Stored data
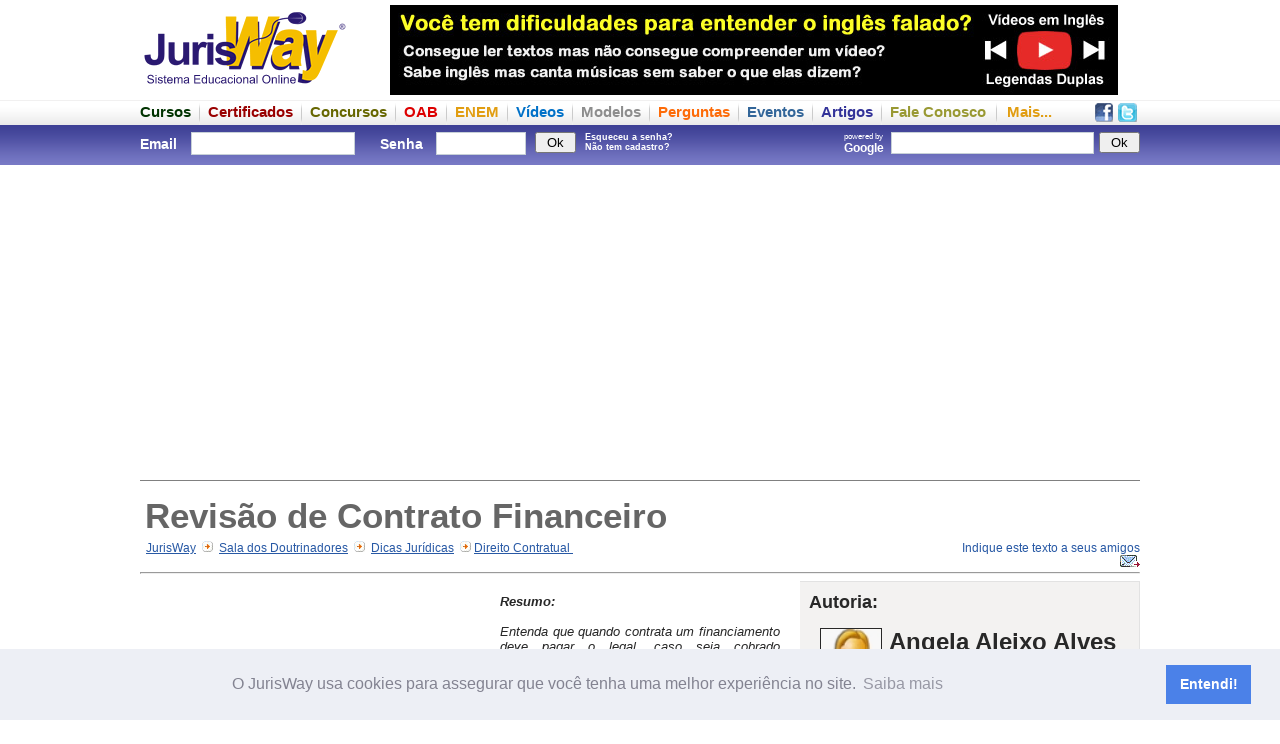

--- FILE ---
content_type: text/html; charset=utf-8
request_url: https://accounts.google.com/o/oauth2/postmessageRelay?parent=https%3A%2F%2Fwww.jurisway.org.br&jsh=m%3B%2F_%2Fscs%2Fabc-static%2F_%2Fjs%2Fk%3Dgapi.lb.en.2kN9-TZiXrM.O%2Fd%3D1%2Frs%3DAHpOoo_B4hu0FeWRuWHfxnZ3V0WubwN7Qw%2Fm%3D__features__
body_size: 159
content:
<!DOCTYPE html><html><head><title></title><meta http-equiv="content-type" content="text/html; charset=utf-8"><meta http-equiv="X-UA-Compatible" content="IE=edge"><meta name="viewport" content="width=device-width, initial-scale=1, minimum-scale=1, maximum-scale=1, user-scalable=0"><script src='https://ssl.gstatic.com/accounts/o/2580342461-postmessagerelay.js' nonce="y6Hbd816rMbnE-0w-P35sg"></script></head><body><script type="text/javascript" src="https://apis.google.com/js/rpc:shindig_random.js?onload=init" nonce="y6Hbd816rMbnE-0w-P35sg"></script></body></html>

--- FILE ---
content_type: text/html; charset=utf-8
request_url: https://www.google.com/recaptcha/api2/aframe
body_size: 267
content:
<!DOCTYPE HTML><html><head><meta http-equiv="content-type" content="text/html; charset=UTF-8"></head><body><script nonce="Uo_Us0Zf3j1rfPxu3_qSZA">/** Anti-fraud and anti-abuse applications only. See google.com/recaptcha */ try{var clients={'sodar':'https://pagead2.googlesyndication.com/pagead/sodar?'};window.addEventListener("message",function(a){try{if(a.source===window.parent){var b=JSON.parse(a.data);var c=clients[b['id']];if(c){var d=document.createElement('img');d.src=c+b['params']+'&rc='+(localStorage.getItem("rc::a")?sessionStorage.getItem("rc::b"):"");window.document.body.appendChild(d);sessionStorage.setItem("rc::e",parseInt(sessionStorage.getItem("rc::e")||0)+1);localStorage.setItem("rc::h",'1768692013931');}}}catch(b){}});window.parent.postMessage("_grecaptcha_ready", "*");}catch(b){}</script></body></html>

What you need to do: Copy the data exactly. Any picture it contains is to be omitted.

Response for this exercise:
--- FILE ---
content_type: text/html; charset=utf-8
request_url: https://accounts.google.com/o/oauth2/postmessageRelay?parent=https%3A%2F%2Fwww.jurisway.org.br&jsh=m%3B%2F_%2Fscs%2Fabc-static%2F_%2Fjs%2Fk%3Dgapi.lb.en.2kN9-TZiXrM.O%2Fd%3D1%2Frs%3DAHpOoo_B4hu0FeWRuWHfxnZ3V0WubwN7Qw%2Fm%3D__features__
body_size: 159
content:
<!DOCTYPE html><html><head><title></title><meta http-equiv="content-type" content="text/html; charset=utf-8"><meta http-equiv="X-UA-Compatible" content="IE=edge"><meta name="viewport" content="width=device-width, initial-scale=1, minimum-scale=1, maximum-scale=1, user-scalable=0"><script src='https://ssl.gstatic.com/accounts/o/2580342461-postmessagerelay.js' nonce="y6Hbd816rMbnE-0w-P35sg"></script></head><body><script type="text/javascript" src="https://apis.google.com/js/rpc:shindig_random.js?onload=init" nonce="y6Hbd816rMbnE-0w-P35sg"></script></body></html>

--- FILE ---
content_type: text/html; charset=utf-8
request_url: https://www.google.com/recaptcha/api2/aframe
body_size: 267
content:
<!DOCTYPE HTML><html><head><meta http-equiv="content-type" content="text/html; charset=UTF-8"></head><body><script nonce="Uo_Us0Zf3j1rfPxu3_qSZA">/** Anti-fraud and anti-abuse applications only. See google.com/recaptcha */ try{var clients={'sodar':'https://pagead2.googlesyndication.com/pagead/sodar?'};window.addEventListener("message",function(a){try{if(a.source===window.parent){var b=JSON.parse(a.data);var c=clients[b['id']];if(c){var d=document.createElement('img');d.src=c+b['params']+'&rc='+(localStorage.getItem("rc::a")?sessionStorage.getItem("rc::b"):"");window.document.body.appendChild(d);sessionStorage.setItem("rc::e",parseInt(sessionStorage.getItem("rc::e")||0)+1);localStorage.setItem("rc::h",'1768692013931');}}}catch(b){}});window.parent.postMessage("_grecaptcha_ready", "*");}catch(b){}</script></body></html>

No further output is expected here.